Hey there programmers, I have written a oop version of Tic Tac Toe. If you could critique my code and let me know if there is a more efficient and better way of programming something in my code. Thank you.
Also your TicTacToe class is stateless. There is no real need to have an instance of it or to define constructrors and sestructors: all members would work better if made static. And in C++ it is often suggested that instead of making a class with all static membrs, it is better to just place them inside of namespace. So your class is really redundand here.
To make it OOP you have to delegate responsibility to manage board to class itself instead of doing it manually in main. Ideally your main function should look like:
int main() {
TicTacToe game;
game.play(); // run game loop
return 0;
}
or even
1 2 3 4 5
int main() {
TicTacToe game; // automatically run game loop
return 0;
}
A game loop could be useful, however, if you wanted to decouple the input/output code.
Meanwhile...
Both draw_board() and isGameOver() could be simplified with the use of loops (esp. if isGameOver() looks for rows and cols where all values are equal, rather than checking for specific values.)
I would not place game loop in constructor. Bad idea.
And loop is still going to be somewhere. It is only matter of for what extent your class manages game. For example we cam wrap my TicTacToe class with some other Game class which would just move that loop out of main inside play() ethod of that class. Again, depending on your needs and architecture of application.

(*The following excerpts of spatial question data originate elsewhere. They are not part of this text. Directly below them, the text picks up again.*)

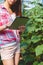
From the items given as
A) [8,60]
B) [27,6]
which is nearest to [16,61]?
[8,60]

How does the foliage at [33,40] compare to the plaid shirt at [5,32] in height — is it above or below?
below

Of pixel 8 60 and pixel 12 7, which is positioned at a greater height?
pixel 12 7

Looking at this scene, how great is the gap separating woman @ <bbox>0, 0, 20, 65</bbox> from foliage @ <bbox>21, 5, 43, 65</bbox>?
26 cm

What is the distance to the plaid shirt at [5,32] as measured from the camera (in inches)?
147

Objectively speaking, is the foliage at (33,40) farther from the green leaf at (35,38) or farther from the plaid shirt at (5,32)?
the plaid shirt at (5,32)

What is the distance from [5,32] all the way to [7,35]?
42 millimetres

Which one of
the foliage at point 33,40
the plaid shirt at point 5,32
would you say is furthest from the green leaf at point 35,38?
the plaid shirt at point 5,32

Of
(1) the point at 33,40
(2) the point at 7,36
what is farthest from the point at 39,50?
(2) the point at 7,36

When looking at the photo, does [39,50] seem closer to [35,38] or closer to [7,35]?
[35,38]

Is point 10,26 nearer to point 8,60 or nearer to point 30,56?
point 8,60

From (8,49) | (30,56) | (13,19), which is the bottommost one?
(30,56)

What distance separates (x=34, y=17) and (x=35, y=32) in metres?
0.23

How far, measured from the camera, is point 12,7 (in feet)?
12.8

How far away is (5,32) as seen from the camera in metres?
3.83
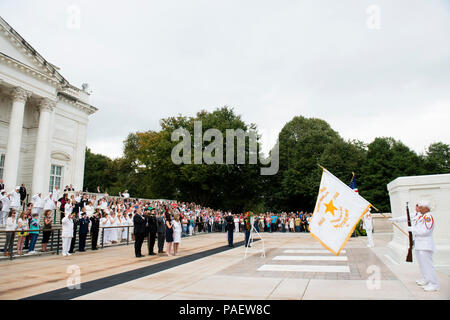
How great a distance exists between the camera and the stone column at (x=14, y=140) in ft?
71.3

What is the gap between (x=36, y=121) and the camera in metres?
26.5

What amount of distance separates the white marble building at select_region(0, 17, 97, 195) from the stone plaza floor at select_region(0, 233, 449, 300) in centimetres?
1537

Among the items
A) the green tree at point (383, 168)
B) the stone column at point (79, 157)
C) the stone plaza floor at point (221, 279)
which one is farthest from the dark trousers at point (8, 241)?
the green tree at point (383, 168)

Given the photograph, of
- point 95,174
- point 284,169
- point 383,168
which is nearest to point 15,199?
point 284,169

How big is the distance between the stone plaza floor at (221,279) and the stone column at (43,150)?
48.4ft

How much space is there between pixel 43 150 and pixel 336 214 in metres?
24.7

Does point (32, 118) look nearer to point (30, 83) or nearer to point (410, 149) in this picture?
point (30, 83)

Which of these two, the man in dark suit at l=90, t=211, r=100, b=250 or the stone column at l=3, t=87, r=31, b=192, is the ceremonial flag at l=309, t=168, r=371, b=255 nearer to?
the man in dark suit at l=90, t=211, r=100, b=250

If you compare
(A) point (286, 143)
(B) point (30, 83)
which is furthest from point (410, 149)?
(B) point (30, 83)

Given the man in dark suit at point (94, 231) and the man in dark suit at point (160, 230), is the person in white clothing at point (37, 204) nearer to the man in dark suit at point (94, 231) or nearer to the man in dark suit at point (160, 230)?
the man in dark suit at point (94, 231)

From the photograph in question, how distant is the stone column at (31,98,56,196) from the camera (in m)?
24.0

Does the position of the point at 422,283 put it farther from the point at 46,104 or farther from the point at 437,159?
the point at 437,159

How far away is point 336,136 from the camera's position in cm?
4844
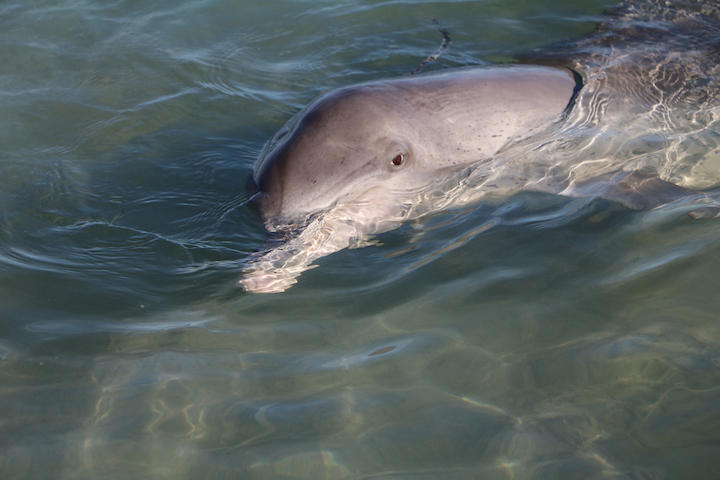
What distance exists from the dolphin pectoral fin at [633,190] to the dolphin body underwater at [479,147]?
15 millimetres

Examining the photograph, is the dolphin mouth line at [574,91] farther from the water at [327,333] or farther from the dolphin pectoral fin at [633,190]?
the water at [327,333]

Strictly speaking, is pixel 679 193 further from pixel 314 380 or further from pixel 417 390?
pixel 314 380

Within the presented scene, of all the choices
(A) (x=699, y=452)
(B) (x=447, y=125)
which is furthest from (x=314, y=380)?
(B) (x=447, y=125)

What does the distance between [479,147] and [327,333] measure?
248 centimetres

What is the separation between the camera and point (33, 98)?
779 cm

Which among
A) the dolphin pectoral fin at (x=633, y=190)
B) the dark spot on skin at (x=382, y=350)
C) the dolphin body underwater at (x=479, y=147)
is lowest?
the dark spot on skin at (x=382, y=350)

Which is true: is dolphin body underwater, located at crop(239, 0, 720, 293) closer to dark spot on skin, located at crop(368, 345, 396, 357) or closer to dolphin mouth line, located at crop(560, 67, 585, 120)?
dolphin mouth line, located at crop(560, 67, 585, 120)

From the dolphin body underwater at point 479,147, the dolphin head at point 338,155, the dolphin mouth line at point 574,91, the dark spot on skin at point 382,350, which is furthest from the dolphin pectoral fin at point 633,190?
the dark spot on skin at point 382,350

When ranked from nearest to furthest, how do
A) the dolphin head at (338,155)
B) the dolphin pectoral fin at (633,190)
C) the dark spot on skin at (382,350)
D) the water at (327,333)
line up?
the water at (327,333) < the dark spot on skin at (382,350) < the dolphin head at (338,155) < the dolphin pectoral fin at (633,190)

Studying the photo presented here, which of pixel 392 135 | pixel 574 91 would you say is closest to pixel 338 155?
pixel 392 135

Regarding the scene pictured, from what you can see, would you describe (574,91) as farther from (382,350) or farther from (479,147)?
(382,350)

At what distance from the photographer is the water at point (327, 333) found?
3180 mm

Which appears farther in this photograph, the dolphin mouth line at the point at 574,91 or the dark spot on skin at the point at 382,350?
the dolphin mouth line at the point at 574,91

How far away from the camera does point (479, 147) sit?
5.82m
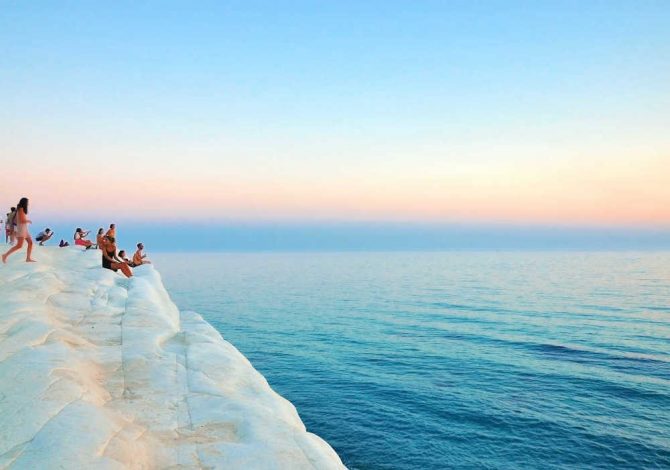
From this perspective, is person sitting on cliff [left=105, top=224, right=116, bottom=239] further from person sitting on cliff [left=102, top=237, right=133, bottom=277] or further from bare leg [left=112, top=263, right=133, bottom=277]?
bare leg [left=112, top=263, right=133, bottom=277]

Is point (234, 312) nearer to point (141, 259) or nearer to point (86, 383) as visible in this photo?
point (141, 259)

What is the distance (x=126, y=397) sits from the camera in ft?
33.3

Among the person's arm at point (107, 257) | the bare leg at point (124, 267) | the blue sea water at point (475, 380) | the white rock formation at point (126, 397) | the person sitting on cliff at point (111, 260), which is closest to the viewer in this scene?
the white rock formation at point (126, 397)

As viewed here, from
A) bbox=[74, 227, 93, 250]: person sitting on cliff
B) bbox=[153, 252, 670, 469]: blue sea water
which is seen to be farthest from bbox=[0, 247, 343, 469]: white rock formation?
bbox=[74, 227, 93, 250]: person sitting on cliff

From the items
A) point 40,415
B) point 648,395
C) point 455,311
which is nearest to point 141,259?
point 40,415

I would not place game loop in constructor. Bad idea.
In a trivial game I don't see this to be an actual problem. I have come across the opinion that a truly object oriented C++ program's entrypoint should be the constructor of the "application" object. But I would probably construct the instance and then call a play() method.
As I already said, I only see the point of an external loop if the game object needs to interact with the system (i.e. there is i/p and o/p).
Tic-tac-toe (or Noughts and crosses, Xs and Os) is a paper-and-pencilcomputer game for two players, X and O, who take turns marking the spaces in a 3×3 grid.
so I would not expect it to be wrapped by a game object.
It is only matter of for what extent your class manages game.
From an OO point of view, the class is the game, it does not manage it.
Rather than checking if the game is over, you could search for a winner. The function lookk for a line of chars which are the same (so the assumption is their init to different chars as above.)
The instead of setting the int playerWins to 1 or 2 could make it a char and set it to 'X' or '0'.